Could you copy the article about Everett the bookseller word for word, from "Everett is admittedly" up to and including "to his employee."?

───── Article

Buying Books From The Most Misunderstood Man Of All Time

Just a few years ago, my friend Sizzy Rocket was hired for one of the most interesting “on-campus” jobs we’ve ever heard of— this position was no work study, not found using Wasserman and definitely is not recognized by the university.

When Sizzy was starting her first year in the Clive Davis Institute of Recorded Music, she was approached by a fellow student who asked if she’d like an easy job that paid in cash. She said yes. This started a period of her life involving payphones, late-night trudges across Houston pushing carts carrying over a hundred pounds of books, and bone-chilling days outside of Bobst peddling pages upon pages of print to the masses.

If you go to NYU, you’ve probably seen Everett. He stands at a series of tables outside of Bobst daily, usually dressed in a hat and shorts (no matter the weather), with a beard that would make Merlin jealous. This dude is a serious businessman, but you’d never know it. All his student employees are hired through word of mouth and paid every day in cash.

Everett doesn’t conduct his business via cell phones; he prefers arranging meetings and interviews using payphones and the phones of his employees. Sizzy met Everett for the first time on Minetta Lane (by the famous Minetta Tavern and Café Reggio) in the dirty heart of the Village. They sat on a stoop for an hour talking about life. By the end of the conversation, she was a professional bookseller; sounds weird, but that’s NYU for you.

Everett is admittedly strange (but awesome). He is a man who has an apartment full of his books in SoHo. He chooses not to sleep in this apartment, and refuses to pander to the modern-day need for immediacy. Instead he purposefully and thoughtfully determines when and how he will contact the people in his life.

When asked about Everett, two years after working with him, Sizzy remarked, “I would say Everett is the most misunderstood man of all time.” During their days on the sidewalk they would speak about topics ranging from existentialism to family life; more often than not, these deep discussion would end with Everett gifting a book to his employee.

While he kept watch over his table full of merchandise, we asked Everett if he’d want to talk about NYU or being a part of the community, he said smiled and said yes, but he didn’t want anything officially in print. We talked about William Carlos Williams instead. So next time you’re walking by those tables you should stop, say hey to Everett, and maybe pick up something new to read for less than five dollars.

──────────
───── Provided data

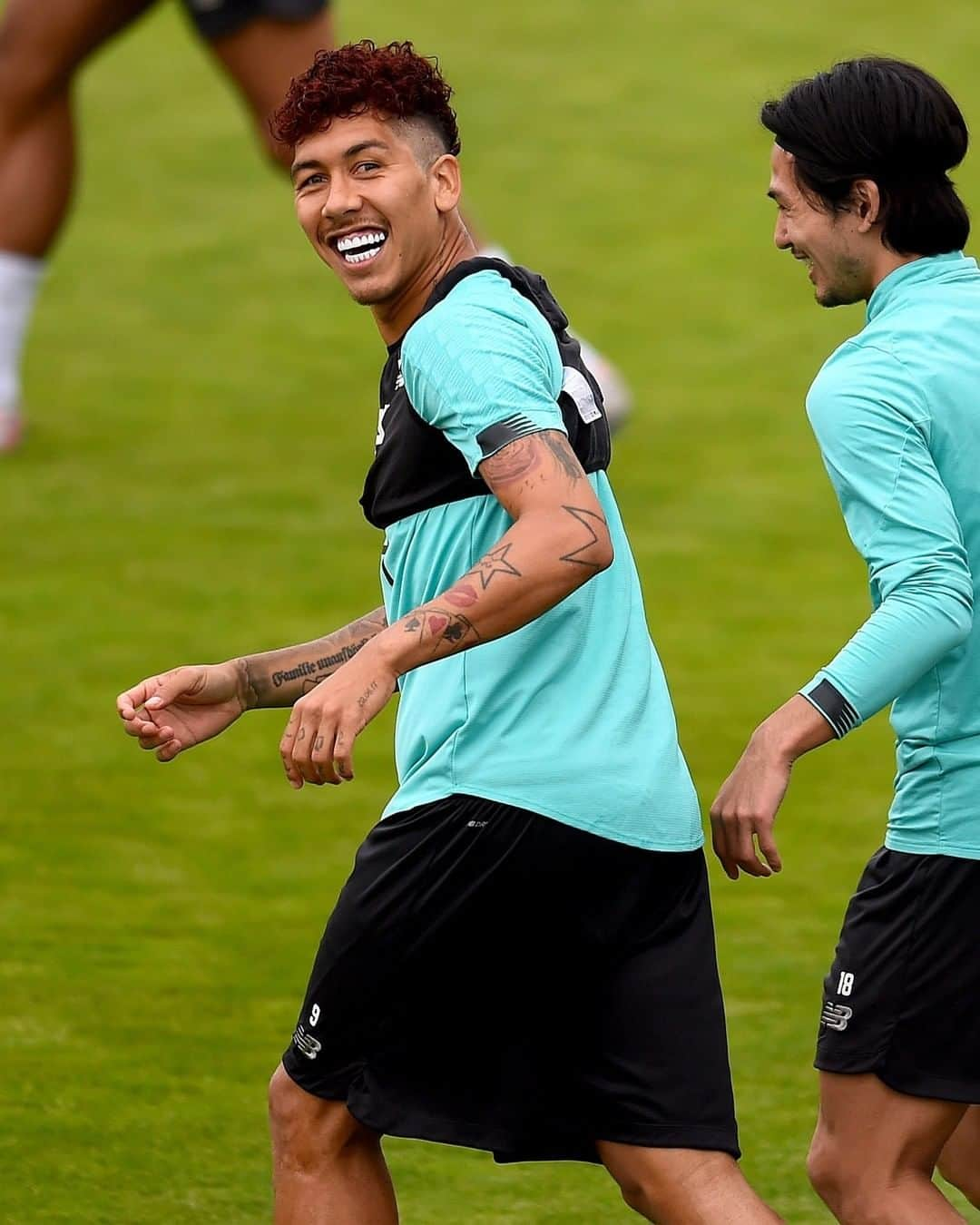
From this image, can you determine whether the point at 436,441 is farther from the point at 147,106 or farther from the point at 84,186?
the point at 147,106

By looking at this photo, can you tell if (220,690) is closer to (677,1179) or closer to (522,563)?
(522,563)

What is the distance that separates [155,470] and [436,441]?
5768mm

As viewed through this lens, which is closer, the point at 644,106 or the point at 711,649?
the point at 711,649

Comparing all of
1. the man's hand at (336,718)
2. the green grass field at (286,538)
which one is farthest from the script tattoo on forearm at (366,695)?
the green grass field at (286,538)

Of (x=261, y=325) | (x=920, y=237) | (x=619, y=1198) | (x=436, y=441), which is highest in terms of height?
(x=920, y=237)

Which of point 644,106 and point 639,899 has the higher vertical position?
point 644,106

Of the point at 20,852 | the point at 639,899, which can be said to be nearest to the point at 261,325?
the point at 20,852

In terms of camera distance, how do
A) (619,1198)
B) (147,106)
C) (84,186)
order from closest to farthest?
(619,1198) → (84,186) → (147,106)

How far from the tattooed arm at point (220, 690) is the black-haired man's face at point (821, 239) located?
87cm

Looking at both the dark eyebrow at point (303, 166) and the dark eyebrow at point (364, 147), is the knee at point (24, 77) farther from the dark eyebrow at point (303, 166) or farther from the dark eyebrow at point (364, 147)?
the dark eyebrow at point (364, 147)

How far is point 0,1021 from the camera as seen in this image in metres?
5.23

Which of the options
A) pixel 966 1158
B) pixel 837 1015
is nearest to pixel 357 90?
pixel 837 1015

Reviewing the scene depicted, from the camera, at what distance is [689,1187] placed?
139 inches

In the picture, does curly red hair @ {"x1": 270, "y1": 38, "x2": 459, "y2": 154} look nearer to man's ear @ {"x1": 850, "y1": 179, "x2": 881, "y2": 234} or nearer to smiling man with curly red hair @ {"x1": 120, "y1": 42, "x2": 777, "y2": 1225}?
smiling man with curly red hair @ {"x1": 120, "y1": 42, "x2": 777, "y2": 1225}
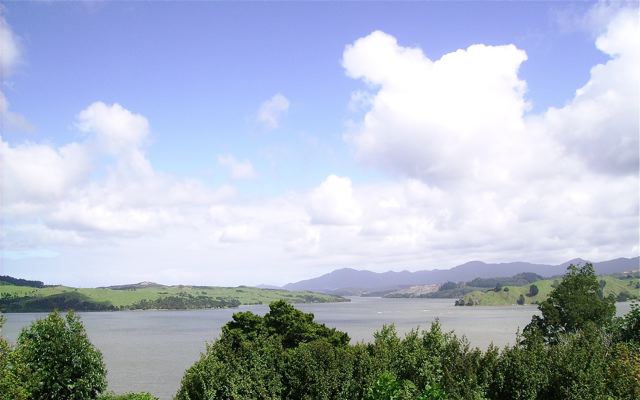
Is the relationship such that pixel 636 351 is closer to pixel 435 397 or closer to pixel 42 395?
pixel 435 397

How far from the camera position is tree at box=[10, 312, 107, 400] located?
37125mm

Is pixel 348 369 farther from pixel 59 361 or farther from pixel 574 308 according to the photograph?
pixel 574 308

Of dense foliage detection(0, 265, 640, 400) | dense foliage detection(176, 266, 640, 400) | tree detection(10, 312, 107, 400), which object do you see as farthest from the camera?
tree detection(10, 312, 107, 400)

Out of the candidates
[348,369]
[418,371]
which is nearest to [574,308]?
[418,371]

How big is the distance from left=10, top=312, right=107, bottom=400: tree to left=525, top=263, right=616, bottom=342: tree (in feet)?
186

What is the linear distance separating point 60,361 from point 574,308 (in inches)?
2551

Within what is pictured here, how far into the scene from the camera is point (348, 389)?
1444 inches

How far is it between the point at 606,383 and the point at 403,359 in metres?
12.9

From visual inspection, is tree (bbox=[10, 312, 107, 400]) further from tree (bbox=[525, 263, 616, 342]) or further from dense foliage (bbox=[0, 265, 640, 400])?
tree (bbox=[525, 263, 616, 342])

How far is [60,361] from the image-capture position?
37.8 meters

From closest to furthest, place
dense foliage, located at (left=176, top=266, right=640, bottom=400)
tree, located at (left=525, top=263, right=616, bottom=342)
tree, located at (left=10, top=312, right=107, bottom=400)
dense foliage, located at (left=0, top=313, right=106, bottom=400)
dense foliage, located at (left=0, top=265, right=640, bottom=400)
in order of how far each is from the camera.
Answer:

──────────

In response -
Everett is admittedly strange (but awesome). He is a man who has an apartment full of his books in SoHo. He chooses not to sleep in this apartment, and refuses to pander to the modern-day need for immediacy. Instead he purposefully and thoughtfully determines when and how he will contact the people in his life.

When asked about Everett, two years after working with him, Sizzy remarked, “I would say Everett is the most misunderstood man of all time.” During their days on the sidewalk they would speak about topics ranging from existentialism to family life; more often than not, these deep discussion would end with Everett gifting a book to his employee.